**Work to be completed:**
Can you repeat every one of the records below word for word, leaving the pictures out?

Records of spatial relationships
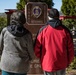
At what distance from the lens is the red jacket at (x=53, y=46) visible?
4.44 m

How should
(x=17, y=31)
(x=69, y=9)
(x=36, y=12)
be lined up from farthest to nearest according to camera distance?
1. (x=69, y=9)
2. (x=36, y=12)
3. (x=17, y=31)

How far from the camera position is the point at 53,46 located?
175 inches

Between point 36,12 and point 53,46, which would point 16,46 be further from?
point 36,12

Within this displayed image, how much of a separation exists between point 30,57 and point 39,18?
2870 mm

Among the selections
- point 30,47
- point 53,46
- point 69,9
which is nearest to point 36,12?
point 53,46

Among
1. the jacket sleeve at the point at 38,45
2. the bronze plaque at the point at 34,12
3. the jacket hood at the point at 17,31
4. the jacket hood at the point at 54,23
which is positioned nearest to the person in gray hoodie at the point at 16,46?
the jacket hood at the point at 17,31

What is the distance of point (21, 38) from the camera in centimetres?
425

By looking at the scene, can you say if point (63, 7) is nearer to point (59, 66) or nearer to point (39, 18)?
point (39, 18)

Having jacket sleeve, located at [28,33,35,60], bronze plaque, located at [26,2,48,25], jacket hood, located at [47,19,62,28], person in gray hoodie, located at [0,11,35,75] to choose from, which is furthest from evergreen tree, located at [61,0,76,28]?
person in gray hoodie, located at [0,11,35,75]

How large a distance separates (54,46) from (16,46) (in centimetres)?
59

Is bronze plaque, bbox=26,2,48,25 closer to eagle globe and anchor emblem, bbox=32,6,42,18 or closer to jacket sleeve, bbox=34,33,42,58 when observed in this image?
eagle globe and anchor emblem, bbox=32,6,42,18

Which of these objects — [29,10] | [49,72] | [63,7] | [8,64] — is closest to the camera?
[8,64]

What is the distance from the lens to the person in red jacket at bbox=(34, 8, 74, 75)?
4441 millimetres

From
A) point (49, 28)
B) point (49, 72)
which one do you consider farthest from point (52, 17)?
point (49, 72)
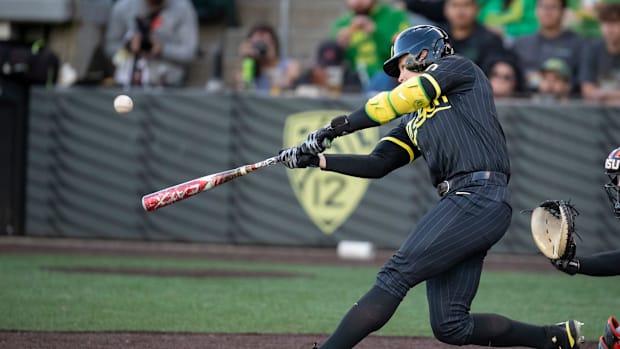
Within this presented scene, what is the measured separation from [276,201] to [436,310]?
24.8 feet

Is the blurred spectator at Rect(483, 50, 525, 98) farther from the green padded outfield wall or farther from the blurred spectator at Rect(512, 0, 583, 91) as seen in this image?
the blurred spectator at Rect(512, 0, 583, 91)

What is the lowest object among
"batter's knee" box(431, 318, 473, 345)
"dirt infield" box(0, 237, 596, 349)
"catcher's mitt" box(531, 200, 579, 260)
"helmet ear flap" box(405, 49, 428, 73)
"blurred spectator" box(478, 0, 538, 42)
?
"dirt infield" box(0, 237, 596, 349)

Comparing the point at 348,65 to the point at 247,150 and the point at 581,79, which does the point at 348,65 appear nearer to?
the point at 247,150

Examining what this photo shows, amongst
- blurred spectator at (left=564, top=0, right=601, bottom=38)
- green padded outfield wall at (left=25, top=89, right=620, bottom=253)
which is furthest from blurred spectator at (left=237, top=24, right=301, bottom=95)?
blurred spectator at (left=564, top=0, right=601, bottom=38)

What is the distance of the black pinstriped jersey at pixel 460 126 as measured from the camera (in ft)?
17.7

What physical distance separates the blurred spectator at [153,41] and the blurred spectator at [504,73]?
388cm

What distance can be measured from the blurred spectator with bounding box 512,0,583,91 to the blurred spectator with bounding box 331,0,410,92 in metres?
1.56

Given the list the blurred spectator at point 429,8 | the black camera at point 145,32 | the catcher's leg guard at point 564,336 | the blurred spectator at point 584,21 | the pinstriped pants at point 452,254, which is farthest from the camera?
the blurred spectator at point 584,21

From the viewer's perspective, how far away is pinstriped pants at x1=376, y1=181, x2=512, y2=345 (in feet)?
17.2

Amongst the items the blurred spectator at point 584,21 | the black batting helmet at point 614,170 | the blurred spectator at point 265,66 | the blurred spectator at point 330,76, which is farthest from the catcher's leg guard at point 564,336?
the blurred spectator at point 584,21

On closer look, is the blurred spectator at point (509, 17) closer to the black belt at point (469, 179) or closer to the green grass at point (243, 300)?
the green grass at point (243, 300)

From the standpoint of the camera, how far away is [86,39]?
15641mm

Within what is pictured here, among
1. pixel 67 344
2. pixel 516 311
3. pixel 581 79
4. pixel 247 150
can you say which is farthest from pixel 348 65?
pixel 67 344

**Response below:**
At what distance from the lens is the red jacket at (x=53, y=46) visible?
4.44 m

How should
(x=17, y=31)
(x=69, y=9)
(x=36, y=12)
be lined up from farthest to nearest according to camera distance?
1. (x=69, y=9)
2. (x=36, y=12)
3. (x=17, y=31)

How far from the camera position is the point at 53,46 located?
175 inches

Between point 36,12 and point 53,46, which would point 16,46 be further from?
point 36,12

Within this displayed image, how much of a separation exists between point 30,57 and point 39,18?
2870 mm

Among the selections
- point 30,47
- point 53,46
- point 69,9
which is nearest to point 36,12?
point 53,46

Among
1. the jacket sleeve at the point at 38,45
2. the bronze plaque at the point at 34,12
3. the jacket hood at the point at 17,31
4. the jacket hood at the point at 54,23
which is positioned nearest to the person in gray hoodie at the point at 16,46?
the jacket hood at the point at 17,31

What is the distance of point (21, 38) from the camera in centimetres?
425

By looking at the scene, can you say if point (63, 7) is nearer to point (59, 66) or nearer to point (39, 18)?
point (39, 18)

Having jacket sleeve, located at [28,33,35,60], bronze plaque, located at [26,2,48,25], jacket hood, located at [47,19,62,28], person in gray hoodie, located at [0,11,35,75] to choose from, which is furthest from evergreen tree, located at [61,0,76,28]?
person in gray hoodie, located at [0,11,35,75]

How large a distance separates (54,46) from (16,46) (in centimetres)?
59

Is bronze plaque, bbox=26,2,48,25 closer to eagle globe and anchor emblem, bbox=32,6,42,18 or closer to jacket sleeve, bbox=34,33,42,58 when observed in this image?
eagle globe and anchor emblem, bbox=32,6,42,18

Which of these objects — [29,10] | [49,72] | [63,7] | [8,64] — is closest to the camera?
[8,64]

What is the distance from the lens to the person in red jacket at bbox=(34, 8, 74, 75)?
4441 millimetres

From
A) point (49, 28)
B) point (49, 72)
which one do you consider farthest from point (52, 17)?
point (49, 72)
Within this presented scene, what is the measured separation from [276,201] to [436,310]?
24.8 feet

Is the blurred spectator at Rect(483, 50, 525, 98) farther from the green padded outfield wall or farther from the blurred spectator at Rect(512, 0, 583, 91) as seen in this image?
the blurred spectator at Rect(512, 0, 583, 91)

What is the lowest object among
"batter's knee" box(431, 318, 473, 345)
"dirt infield" box(0, 237, 596, 349)
"catcher's mitt" box(531, 200, 579, 260)
"helmet ear flap" box(405, 49, 428, 73)
"blurred spectator" box(478, 0, 538, 42)
?
"dirt infield" box(0, 237, 596, 349)

Comparing the point at 348,65 to the point at 247,150 and the point at 581,79, which does the point at 348,65 appear nearer to?
the point at 247,150

Examining what this photo shows, amongst
- blurred spectator at (left=564, top=0, right=601, bottom=38)
- green padded outfield wall at (left=25, top=89, right=620, bottom=253)
which is furthest from blurred spectator at (left=237, top=24, right=301, bottom=95)?
blurred spectator at (left=564, top=0, right=601, bottom=38)

What is the distance of the black pinstriped jersey at pixel 460 126 as measured from the camera (in ft)?
17.7

What physical distance separates the blurred spectator at [153,41] and the blurred spectator at [504,73]?
388cm

What distance can be measured from the blurred spectator with bounding box 512,0,583,91 to the blurred spectator with bounding box 331,0,410,92 in metres?
1.56

Given the list the blurred spectator at point 429,8 | the black camera at point 145,32 | the catcher's leg guard at point 564,336 | the blurred spectator at point 584,21 | the pinstriped pants at point 452,254, which is farthest from the camera?
the blurred spectator at point 584,21

From the viewer's perspective, how far away is pinstriped pants at x1=376, y1=181, x2=512, y2=345 (in feet)?
17.2

Amongst the items the blurred spectator at point 584,21 | the black batting helmet at point 614,170 | the blurred spectator at point 265,66 | the blurred spectator at point 330,76, which is farthest from the catcher's leg guard at point 564,336?
the blurred spectator at point 584,21

On closer look, is the blurred spectator at point (509, 17) closer to the black belt at point (469, 179) or closer to the green grass at point (243, 300)?
the green grass at point (243, 300)

From the standpoint of the camera, how far away is [86,39]?
15641mm

Within what is pictured here, among
1. pixel 67 344
2. pixel 516 311
3. pixel 581 79
4. pixel 247 150
can you say which is farthest from pixel 348 65?
pixel 67 344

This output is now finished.